EXERCISE AIM: What lines of the material hold the string "Transformer"? Pull each of them out.
______
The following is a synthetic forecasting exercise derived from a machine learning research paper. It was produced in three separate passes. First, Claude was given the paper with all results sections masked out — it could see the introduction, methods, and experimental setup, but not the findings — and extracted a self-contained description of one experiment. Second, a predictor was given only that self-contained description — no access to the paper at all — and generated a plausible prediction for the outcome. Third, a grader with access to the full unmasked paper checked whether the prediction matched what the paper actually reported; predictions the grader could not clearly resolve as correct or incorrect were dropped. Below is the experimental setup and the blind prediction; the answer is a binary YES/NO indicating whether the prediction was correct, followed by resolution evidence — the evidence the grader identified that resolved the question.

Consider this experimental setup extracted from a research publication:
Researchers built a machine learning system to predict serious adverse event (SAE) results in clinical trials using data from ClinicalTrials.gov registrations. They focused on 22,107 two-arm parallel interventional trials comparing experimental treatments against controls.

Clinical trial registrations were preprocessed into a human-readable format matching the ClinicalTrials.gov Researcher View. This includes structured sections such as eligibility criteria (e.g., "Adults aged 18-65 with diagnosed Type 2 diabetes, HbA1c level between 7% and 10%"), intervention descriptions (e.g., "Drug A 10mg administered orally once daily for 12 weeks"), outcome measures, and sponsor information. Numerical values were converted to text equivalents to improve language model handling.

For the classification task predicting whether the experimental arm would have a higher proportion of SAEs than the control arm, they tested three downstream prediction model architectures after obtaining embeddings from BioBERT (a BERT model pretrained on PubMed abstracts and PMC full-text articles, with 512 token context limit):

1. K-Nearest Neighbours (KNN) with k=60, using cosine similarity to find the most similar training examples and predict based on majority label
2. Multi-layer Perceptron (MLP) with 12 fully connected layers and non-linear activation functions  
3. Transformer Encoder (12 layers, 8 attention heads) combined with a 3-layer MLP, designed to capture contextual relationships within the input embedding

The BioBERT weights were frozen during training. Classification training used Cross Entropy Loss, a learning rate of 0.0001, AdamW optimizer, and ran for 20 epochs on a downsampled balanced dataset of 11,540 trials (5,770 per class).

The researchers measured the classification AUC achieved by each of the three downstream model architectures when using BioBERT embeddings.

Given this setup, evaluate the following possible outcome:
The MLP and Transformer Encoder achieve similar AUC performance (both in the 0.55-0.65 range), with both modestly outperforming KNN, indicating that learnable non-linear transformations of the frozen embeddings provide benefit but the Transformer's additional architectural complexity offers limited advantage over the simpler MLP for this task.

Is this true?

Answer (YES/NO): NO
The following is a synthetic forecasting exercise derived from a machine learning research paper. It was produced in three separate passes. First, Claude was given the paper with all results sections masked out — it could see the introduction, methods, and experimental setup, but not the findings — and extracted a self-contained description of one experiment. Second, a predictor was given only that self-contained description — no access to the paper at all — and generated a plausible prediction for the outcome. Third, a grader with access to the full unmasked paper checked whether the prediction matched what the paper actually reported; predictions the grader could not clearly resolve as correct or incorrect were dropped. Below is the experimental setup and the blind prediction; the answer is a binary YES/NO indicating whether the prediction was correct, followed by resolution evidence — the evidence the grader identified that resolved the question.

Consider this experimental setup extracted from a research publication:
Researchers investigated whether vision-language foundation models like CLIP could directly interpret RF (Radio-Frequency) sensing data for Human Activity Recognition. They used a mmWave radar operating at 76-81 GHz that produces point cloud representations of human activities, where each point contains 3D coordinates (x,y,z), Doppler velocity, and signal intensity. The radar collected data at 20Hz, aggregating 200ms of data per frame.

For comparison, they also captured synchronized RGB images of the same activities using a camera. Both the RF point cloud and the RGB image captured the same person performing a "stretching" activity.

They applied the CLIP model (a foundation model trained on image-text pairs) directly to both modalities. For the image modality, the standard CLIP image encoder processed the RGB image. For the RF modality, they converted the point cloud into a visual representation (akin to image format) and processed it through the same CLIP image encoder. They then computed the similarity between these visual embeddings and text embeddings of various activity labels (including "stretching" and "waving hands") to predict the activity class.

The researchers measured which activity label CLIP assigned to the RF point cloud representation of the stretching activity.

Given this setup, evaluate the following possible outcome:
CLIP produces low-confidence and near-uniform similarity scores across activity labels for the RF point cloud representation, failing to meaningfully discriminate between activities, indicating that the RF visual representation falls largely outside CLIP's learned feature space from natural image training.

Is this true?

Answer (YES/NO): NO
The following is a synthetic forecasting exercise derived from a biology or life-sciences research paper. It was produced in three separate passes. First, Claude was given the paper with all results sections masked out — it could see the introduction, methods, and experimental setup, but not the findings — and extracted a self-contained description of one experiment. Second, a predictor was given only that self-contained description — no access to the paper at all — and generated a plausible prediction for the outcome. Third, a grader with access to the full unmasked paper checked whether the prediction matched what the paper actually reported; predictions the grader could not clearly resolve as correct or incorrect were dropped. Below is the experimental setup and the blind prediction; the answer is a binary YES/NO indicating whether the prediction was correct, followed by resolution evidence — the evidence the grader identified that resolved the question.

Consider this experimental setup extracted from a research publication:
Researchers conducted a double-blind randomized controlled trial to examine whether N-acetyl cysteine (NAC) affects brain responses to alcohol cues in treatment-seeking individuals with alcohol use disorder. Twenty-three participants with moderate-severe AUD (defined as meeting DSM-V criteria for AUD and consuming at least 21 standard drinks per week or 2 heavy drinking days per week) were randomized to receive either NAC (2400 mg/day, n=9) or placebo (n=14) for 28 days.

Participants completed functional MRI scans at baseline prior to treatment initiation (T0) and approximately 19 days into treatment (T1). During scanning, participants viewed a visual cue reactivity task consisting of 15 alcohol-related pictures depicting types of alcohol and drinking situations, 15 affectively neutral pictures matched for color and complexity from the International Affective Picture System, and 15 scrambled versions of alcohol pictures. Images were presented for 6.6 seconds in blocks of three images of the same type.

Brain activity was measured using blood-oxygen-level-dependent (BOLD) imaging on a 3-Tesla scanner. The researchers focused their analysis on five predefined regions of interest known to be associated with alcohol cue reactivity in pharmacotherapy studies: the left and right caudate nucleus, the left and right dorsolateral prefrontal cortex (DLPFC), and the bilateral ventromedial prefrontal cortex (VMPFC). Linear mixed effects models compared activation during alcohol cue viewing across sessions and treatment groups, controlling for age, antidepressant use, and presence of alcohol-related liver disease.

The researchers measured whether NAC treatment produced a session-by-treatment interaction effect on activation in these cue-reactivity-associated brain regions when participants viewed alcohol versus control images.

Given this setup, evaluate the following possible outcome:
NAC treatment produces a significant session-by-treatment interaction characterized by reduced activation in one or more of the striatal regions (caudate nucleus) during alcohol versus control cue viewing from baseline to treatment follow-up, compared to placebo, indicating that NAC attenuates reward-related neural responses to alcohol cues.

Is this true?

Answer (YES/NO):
______
EXERCISE OUTPUT:
3. Transformer Encoder (12 layers, 8 attention heads) combined with a 3-layer MLP, designed to capture contextual relationships within the input embedding
The MLP and Transformer Encoder achieve similar AUC performance (both in the 0.55-0.65 range), with both modestly outperforming KNN, indicating that learnable non-linear transformations of the frozen embeddings provide benefit but the Transformer's additional architectural complexity offers limited advantage over the simpler MLP for this task.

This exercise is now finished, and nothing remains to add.